Document:
-=-=-
0

I am attempting to research what I need to learn thru this existing SO post about reading thru pandas (or better method?) values for an hourly weather query from weather bug. Thru the weather bug website if I enter in a zip code or city I can retrieve 12 hours of future hourly weather data.

How would I put just the temperature data in a pandas dataframe? (1 column with 12 rows representing hour 1 thru 12)?

Thank you for any tips sorry not a lot of wisdom here..

import requests

url = 'https://www.weatherbug.com/weather-forecast/hourly/san-francisco-ca-94103'

header = {
  "User-Agent": "Mozilla/5.0 (X11; Linux x86_64) AppleWebKit/537.36 (KHTML, like Gecko) Chrome/50.0.2661.75 Safari/537.36",
  "X-Requested-With": "XMLHttpRequest"
}

r = requests.get(url, headers=header)

dfs = pd.read_html(r.text)
-=-=-
Data listing:
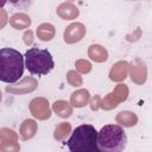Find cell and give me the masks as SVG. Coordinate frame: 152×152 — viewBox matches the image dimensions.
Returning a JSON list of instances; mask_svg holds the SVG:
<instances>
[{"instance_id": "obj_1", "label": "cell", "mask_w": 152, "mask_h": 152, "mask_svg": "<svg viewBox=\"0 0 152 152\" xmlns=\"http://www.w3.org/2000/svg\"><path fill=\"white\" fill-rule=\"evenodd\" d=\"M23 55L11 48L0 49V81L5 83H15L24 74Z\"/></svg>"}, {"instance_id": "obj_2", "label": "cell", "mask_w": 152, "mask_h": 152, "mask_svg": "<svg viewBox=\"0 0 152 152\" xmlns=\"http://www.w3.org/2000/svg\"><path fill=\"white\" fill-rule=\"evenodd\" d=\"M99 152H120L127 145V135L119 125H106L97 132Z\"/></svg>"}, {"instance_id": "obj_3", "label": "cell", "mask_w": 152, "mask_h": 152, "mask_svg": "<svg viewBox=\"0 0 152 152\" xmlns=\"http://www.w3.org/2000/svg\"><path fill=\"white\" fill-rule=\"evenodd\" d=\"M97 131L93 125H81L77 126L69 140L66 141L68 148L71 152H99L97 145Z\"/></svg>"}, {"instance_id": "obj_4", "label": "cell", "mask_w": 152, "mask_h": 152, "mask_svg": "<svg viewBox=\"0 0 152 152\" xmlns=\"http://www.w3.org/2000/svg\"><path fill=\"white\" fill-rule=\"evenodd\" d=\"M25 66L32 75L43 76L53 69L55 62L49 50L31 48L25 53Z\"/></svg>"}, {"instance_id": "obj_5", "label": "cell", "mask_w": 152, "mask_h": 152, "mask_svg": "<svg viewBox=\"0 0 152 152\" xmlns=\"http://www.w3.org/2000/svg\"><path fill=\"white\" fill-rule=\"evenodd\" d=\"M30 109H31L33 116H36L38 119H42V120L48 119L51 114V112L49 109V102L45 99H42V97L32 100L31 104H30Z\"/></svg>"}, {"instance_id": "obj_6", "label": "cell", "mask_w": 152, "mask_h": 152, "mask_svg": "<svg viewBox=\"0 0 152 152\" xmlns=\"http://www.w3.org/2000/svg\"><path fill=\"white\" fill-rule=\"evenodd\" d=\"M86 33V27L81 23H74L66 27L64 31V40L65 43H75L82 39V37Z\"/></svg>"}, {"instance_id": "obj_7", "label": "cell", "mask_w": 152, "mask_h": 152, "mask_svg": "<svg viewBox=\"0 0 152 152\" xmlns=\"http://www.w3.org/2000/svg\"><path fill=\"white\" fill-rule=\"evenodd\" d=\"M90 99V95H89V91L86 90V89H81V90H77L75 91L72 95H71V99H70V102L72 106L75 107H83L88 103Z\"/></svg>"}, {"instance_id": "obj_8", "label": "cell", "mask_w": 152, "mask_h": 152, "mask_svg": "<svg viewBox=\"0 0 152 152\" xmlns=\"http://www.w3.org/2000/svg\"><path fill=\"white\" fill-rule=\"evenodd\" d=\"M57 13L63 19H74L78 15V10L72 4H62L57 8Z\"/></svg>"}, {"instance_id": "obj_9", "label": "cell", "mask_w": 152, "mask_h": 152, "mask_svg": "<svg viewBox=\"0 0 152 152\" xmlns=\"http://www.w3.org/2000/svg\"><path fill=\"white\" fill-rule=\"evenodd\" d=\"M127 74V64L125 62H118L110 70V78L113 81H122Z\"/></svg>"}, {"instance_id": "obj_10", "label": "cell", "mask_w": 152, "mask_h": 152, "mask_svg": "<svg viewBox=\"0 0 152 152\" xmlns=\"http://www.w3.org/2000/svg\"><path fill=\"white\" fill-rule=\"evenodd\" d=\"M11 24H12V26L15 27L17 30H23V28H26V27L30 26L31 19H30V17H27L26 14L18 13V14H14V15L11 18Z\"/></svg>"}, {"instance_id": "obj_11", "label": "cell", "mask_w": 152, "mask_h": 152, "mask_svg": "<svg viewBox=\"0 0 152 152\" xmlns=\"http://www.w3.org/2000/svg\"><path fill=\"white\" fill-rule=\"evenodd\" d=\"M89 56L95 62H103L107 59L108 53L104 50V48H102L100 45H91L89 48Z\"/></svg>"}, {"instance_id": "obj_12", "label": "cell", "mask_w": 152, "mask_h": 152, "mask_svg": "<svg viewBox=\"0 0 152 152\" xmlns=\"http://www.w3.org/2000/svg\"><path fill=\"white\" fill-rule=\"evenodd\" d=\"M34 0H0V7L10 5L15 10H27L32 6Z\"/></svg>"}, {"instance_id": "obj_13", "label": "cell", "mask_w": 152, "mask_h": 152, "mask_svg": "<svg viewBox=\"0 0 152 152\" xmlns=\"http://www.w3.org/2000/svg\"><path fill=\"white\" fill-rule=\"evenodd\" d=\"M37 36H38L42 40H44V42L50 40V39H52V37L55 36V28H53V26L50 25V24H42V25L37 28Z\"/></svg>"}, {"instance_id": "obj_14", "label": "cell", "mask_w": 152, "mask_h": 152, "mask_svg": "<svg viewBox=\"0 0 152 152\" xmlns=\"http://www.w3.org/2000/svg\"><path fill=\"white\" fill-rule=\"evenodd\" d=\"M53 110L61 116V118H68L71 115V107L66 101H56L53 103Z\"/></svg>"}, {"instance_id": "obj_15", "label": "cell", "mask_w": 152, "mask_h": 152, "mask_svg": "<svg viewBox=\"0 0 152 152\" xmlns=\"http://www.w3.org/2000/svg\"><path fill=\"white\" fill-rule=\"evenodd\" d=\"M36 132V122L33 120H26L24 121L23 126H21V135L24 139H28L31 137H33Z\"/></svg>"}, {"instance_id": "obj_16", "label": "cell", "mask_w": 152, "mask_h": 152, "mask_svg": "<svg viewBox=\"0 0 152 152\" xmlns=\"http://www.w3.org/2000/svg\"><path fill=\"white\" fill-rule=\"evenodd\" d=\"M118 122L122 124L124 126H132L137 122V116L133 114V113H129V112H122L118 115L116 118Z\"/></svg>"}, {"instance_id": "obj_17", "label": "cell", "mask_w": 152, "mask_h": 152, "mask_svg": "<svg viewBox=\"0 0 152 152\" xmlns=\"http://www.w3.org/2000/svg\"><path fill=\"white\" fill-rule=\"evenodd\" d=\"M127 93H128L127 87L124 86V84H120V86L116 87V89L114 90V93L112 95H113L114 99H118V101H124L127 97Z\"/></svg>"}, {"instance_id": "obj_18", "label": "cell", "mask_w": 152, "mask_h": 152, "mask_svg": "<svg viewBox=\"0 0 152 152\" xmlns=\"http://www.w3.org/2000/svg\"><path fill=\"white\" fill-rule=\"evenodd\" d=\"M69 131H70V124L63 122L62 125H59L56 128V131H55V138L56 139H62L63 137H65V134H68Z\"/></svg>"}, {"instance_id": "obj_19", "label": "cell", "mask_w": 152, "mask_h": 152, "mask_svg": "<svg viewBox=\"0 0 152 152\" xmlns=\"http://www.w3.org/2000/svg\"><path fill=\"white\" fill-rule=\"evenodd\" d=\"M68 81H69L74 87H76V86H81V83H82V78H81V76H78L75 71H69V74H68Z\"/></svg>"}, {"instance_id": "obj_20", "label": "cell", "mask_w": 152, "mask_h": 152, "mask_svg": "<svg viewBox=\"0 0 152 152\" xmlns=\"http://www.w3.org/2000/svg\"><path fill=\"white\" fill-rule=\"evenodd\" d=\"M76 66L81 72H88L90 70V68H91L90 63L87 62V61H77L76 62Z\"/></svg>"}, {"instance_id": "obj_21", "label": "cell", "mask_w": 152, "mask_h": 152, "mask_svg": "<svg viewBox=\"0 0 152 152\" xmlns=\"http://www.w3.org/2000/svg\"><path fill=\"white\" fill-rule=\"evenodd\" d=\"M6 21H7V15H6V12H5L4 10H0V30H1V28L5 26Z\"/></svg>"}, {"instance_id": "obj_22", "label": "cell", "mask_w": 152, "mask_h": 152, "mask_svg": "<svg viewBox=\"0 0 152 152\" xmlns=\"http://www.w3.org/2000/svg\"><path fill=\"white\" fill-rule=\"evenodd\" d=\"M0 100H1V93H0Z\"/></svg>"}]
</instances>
-=-=-
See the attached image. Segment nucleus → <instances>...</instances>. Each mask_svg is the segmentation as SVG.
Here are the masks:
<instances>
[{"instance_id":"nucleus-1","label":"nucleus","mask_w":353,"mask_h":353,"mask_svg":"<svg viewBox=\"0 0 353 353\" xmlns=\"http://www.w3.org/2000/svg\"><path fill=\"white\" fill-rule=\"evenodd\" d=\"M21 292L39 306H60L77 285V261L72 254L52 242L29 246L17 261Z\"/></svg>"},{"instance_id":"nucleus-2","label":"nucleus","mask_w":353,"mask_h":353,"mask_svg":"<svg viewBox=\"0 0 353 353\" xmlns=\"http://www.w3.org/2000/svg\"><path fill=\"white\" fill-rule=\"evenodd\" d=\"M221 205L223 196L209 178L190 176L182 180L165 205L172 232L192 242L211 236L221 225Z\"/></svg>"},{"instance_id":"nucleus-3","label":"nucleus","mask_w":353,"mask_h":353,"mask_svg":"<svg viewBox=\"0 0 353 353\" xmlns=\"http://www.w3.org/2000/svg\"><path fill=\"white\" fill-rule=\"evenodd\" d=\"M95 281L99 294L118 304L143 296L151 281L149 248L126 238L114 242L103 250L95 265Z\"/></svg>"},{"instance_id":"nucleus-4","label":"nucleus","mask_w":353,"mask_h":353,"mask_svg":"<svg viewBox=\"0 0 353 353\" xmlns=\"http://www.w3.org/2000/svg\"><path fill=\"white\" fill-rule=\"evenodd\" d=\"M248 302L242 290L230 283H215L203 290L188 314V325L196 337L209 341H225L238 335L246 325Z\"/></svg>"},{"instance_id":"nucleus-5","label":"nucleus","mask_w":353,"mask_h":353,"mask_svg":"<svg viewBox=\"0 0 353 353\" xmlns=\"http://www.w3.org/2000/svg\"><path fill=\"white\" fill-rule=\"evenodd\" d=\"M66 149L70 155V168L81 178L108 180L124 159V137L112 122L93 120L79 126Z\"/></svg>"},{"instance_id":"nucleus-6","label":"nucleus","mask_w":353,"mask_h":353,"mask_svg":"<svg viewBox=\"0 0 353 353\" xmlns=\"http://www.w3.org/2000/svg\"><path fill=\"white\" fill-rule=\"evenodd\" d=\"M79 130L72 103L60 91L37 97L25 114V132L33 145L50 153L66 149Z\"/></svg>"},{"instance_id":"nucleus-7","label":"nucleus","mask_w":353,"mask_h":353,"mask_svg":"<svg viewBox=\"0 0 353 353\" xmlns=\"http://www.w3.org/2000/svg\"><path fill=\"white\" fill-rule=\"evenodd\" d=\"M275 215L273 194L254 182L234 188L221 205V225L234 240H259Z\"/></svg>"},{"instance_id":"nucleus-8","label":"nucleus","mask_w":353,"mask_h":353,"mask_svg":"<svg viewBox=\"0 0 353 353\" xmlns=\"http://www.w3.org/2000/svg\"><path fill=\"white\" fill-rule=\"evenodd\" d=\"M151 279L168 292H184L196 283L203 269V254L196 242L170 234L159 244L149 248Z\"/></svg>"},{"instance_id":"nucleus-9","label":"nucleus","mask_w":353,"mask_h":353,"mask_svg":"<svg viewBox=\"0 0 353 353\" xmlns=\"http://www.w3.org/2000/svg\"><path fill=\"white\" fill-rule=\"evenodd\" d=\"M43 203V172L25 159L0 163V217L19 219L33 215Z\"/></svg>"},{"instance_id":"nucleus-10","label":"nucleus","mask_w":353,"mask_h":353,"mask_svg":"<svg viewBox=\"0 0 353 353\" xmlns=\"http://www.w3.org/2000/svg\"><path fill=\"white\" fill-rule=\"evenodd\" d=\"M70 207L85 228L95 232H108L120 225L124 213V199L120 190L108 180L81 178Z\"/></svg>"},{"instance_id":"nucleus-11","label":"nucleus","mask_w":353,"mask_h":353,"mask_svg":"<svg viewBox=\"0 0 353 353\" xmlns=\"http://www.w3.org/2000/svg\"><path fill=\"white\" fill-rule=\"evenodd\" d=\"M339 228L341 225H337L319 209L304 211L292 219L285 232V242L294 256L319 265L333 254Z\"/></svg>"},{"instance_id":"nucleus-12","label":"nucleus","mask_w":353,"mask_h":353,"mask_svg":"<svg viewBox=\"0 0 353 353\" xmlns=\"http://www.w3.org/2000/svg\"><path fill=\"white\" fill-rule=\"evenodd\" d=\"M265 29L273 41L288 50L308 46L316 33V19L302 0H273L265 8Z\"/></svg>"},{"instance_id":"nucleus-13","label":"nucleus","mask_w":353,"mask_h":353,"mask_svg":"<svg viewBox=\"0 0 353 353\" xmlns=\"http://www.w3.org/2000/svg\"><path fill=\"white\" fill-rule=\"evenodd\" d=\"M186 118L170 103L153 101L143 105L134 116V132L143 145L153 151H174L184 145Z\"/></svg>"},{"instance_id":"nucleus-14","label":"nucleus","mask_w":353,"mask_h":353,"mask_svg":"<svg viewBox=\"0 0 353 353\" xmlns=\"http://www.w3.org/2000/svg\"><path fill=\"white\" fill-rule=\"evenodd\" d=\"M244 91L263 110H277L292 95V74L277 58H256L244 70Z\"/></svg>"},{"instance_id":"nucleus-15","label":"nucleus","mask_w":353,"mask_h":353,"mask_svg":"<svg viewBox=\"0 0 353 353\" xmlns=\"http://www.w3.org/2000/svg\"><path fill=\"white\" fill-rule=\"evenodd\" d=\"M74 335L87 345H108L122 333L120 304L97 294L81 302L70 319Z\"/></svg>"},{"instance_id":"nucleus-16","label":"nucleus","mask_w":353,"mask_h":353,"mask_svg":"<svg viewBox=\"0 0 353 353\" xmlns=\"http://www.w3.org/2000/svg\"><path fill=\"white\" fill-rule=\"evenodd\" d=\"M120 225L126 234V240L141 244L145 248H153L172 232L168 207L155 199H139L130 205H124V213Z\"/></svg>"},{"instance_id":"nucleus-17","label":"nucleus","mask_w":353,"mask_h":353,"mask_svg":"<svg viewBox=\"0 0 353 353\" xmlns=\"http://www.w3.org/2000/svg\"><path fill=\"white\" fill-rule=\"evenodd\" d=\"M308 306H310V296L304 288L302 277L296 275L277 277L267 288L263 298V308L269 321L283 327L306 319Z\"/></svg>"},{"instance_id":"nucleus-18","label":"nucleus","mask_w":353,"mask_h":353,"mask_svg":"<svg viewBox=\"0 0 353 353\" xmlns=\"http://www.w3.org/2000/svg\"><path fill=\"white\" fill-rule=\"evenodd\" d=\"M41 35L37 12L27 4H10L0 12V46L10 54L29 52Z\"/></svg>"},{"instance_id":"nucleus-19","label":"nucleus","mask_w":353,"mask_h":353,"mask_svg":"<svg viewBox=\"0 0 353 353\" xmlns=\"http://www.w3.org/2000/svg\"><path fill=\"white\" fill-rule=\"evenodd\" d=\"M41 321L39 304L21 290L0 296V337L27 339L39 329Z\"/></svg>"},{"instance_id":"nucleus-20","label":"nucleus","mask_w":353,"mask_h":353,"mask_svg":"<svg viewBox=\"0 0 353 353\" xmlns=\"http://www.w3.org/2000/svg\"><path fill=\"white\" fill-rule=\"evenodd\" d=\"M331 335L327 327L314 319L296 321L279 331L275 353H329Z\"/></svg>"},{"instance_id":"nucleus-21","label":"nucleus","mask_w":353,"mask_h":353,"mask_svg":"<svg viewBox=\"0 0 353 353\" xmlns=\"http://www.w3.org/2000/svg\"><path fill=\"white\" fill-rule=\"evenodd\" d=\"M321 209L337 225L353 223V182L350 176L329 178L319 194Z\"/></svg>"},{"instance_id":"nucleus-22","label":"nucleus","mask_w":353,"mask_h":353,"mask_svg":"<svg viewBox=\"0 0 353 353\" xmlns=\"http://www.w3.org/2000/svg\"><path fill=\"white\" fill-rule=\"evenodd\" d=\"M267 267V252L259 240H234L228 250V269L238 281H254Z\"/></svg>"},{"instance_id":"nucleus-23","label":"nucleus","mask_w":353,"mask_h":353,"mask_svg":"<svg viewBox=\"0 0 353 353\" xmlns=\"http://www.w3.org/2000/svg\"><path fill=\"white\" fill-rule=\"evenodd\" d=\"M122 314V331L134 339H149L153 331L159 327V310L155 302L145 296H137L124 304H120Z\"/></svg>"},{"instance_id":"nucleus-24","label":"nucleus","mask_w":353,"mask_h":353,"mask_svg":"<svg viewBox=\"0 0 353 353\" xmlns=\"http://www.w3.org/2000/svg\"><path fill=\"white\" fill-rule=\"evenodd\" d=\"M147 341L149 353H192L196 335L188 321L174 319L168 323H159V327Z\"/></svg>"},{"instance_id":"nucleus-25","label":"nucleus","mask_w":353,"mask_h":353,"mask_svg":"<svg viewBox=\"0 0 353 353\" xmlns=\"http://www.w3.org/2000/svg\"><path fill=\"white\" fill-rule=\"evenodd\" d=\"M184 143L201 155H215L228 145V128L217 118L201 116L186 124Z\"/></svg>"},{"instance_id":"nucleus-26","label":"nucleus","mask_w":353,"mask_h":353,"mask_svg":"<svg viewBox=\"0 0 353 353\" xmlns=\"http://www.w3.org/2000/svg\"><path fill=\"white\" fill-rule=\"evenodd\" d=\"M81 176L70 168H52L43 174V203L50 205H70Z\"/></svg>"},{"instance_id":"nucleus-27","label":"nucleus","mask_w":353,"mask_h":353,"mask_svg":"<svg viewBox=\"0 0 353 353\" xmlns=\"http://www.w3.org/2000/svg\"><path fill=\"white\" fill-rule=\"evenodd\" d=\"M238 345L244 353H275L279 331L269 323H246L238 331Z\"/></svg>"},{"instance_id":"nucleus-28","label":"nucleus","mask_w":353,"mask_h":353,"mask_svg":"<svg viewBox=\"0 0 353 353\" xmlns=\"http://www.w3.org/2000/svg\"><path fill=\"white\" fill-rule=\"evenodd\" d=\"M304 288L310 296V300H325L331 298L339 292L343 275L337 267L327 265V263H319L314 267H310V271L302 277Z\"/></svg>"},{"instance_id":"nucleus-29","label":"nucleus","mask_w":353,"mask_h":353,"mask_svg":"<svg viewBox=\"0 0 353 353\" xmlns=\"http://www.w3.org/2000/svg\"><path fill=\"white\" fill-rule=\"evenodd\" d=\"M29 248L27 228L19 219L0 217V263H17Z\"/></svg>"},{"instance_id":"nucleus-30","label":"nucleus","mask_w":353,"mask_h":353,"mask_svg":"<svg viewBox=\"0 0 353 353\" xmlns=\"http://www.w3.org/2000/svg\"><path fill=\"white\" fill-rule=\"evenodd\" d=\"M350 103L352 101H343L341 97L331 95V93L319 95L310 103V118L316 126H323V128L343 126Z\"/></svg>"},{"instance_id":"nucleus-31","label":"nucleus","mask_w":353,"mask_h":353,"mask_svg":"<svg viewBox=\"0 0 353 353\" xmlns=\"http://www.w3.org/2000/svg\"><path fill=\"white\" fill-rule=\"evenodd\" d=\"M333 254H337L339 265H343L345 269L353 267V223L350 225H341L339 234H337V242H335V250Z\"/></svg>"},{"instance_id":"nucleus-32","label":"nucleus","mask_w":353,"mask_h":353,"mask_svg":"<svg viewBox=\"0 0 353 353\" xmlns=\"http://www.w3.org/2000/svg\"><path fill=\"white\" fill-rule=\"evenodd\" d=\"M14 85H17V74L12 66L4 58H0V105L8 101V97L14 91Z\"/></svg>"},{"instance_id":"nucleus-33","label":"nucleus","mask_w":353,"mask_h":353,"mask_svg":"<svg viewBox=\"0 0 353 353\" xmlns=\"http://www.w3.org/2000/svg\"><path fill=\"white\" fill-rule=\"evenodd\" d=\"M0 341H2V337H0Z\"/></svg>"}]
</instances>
-=-=-
Written tasks:
1. According to the weather-scraping post, how many hours of future hourly weather data does the weather bug website return for a zip code or city?
2. Reproduce the section of the weather-scraping post starting with "How would I" and going on through "r = requests.get(url, headers=header)".

Task-by-task answers:
1. 12 hours.

2.
How would I put just the temperature data in a pandas dataframe? (1 column with 12 rows representing hour 1 thru 12)?

Thank you for any tips sorry not a lot of wisdom here..

import requests

url = 'https://www.weatherbug.com/weather-forecast/hourly/san-francisco-ca-94103'

header = {
  "User-Agent": "Mozilla/5.0 (X11; Linux x86_64) AppleWebKit/537.36 (KHTML, like Gecko) Chrome/50.0.2661.75 Safari/537.36",
  "X-Requested-With": "XMLHttpRequest"
}

r = requests.get(url, headers=header)